CORS (Cross-Origin Resource Sharing) is a browser security feature that controls which web pages can make requests to a different domain than the one that served the page. It matters because modern web applications frequently need to call APIs on different domains, and without proper CORS configuration, these requests will be blocked by the browser. Understanding CORS is essential for building applications that interact with third-party APIs or microservices.
Why do I get a CORS error even though the API works in Postman or curl?
CORS is a browser-enforced security policy, not a server-side restriction. Tools like Postman and curl bypass CORS entirely because they are not browsers and do not enforce the same-origin policy. The browser specifically checks for CORS headers in the server's response and blocks the request if they are missing or incorrect. This is why an API can work perfectly in Postman but fail in a browser application.
What is a preflight request and when does the browser send one?
A preflight request is an OPTIONS request that the browser automatically sends before the actual request to check if the server allows the cross-origin request. The browser sends a preflight for requests that use methods other than GET, HEAD, or POST, or that include custom headers, or that use Content-Type values other than application/x-www-form-urlencoded, multipart/form-data, or text/plain. The server must respond with appropriate CORS headers to allow the actual request to proceed.
What does Access-Control-Allow-Origin: * mean and is it safe?
The wildcard value * means the server allows requests from any origin. While convenient for public APIs, it can be a security risk for private APIs that handle sensitive data. When using *, the server cannot also set Access-Control-Allow-Credentials to true. For APIs that require authentication, you should specify exact allowed origins instead of using the wildcard.
How can I fix CORS errors on my server?
To fix CORS errors, you need to configure your server to include the appropriate CORS headers in its responses. At minimum, add Access-Control-Allow-Origin with either a wildcard (*) or the specific requesting origin. For non-simple requests, also add Access-Control-Allow-Methods and Access-Control-Allow-Headers. Most web frameworks have CORS middleware packages that simplify this configuration, such as cors for Express.js, django-cors-headers for Django, or rack-cors for Ruby on Rails.

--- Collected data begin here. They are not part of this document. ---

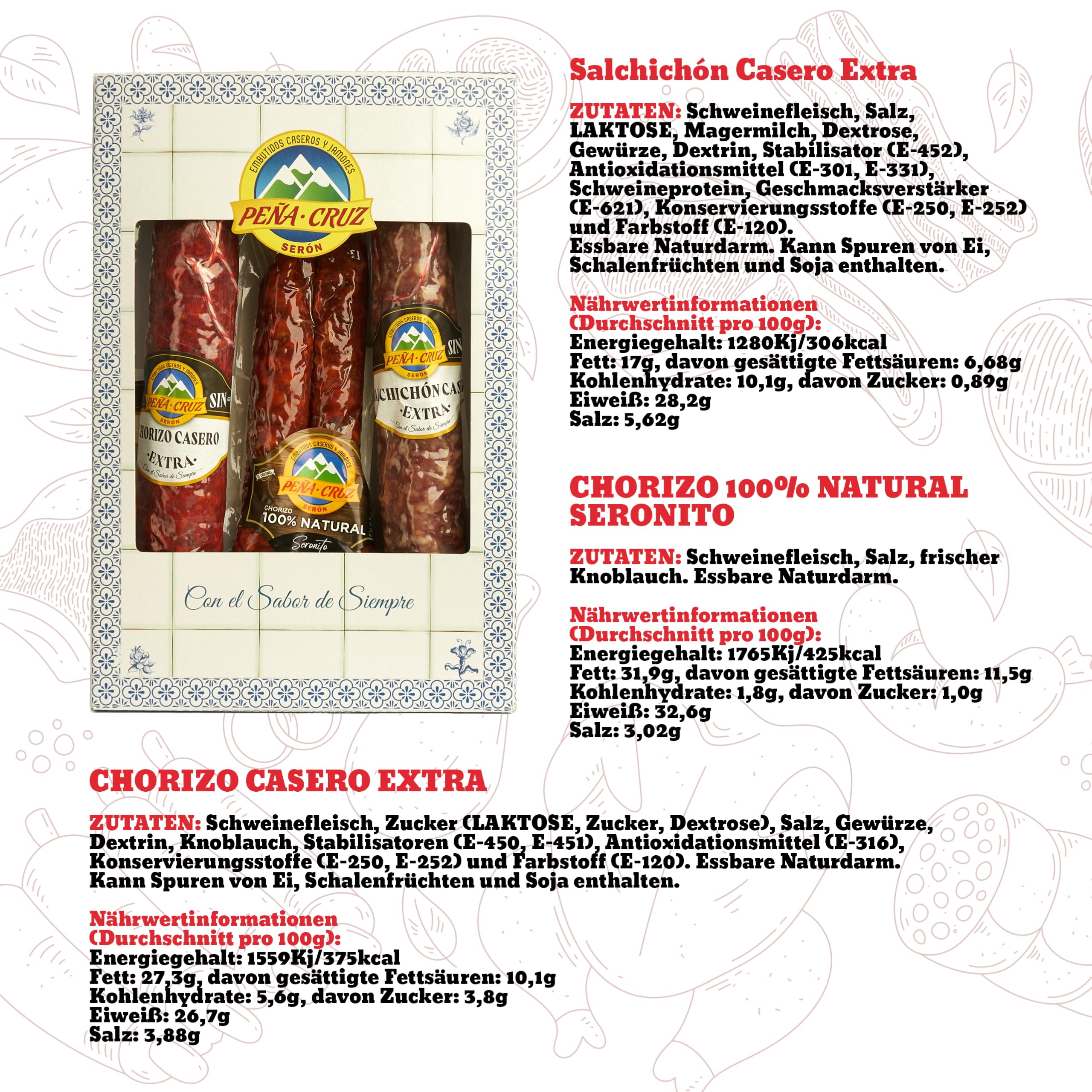 EMBUTIDOS CASEROS Y JAMONES
PEÑA·CRUZ
SERÓN

EMBUTIDOS CASEROS Y JAMONES
PEÑA·CRUZ
SERÓN
SIN
HORIZO CASERO
·EXTRA·
Con el Sabor de Siempre

EMBUTIDOS CASEROS Y JAMONES
PEÑA·CRUZ
SERÓN
CHORIZO
100% NATURAL
Seronito

EMBUTIDOS CASEROS Y JAMONES
PEÑA·CRUZ
SERÓN
SIN
LCHICHÓN CAS
·EXTRA·
Con el Sabor de Siempre

Con el Sabor de Siempre

Salchichón Casero Extra

ZUTATEN: Schweinefleisch, Salz, LAKTOSE, Magermilch, Dextrose, Gewürze, Dextrin, Stabilisator (E-452), Antioxidationsmittel (E-301, E-331), Schweineprotein, Geschmacksverstärker (E-621), Konservierungsstoffe (E-250, E-252) und Farbstoff (E-120).
Essbare Naturdarm. Kann Spuren von Ei, Schalenfrüchten und Soja enthalten.

Nährwertinformationen (Durchschnitt pro 100g):
Energiegehalt: 1280Kj/306kcal
Fett: 17g, davon gesättigte Fettsäuren: 6,68g
Kohlenhydrate: 10,1g, davon Zucker: 0,89g
Eiweiß: 28,2g
Salz: 5,62g

CHORIZO 100% NATURAL SERONITO

ZUTATEN: Schweinefleisch, Salz, frischer Knoblauch. Essbare Naturdarm.

Nährwertinformationen (Durchschnitt pro 100g):
Energiegehalt: 1765Kj/425kcal
Fett: 31,9g, davon gesättigte Fettsäuren: 11,5g
Kohlenhydrate: 1,8g, davon Zucker: 1,0g
Eiweiß: 32,6g
Salz: 3,02g

CHORIZO CASERO EXTRA

ZUTATEN: Schweinefleisch, Zucker (LAKTOSE, Zucker, Dextrose), Salz, Gewürze, Dextrin, Knoblauch, Stabilisatoren (E-450, E-451), Antioxidationsmittel (E-316), Konservierungsstoffe (E-250, E-252) und Farbstoff (E-120). Essbare Naturdarm. Kann Spuren von Ei, Schalenfrüchten und Soja enthalten.

Nährwertinformationen (Durchschnitt pro 100g):
Energiegehalt: 1559Kj/375kcal
Fett: 27,3g, davon gesättigte Fettsäuren: 10,1g
Kohlenhydrate: 5,6g, davon Zucker: 3,8g
Eiweiß: 26,7g
Salz: 3,88g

Does this tool actually make real cross-origin requests?
Yes, this tool makes real fetch requests from your browser to the URL you specify, which means the browser's CORS policy is fully enforced. If the target server does not include CORS headers, the browser will block the response and the tool will show a CORS blocked status. This gives you an accurate picture of how your browser application would behave when making the same request.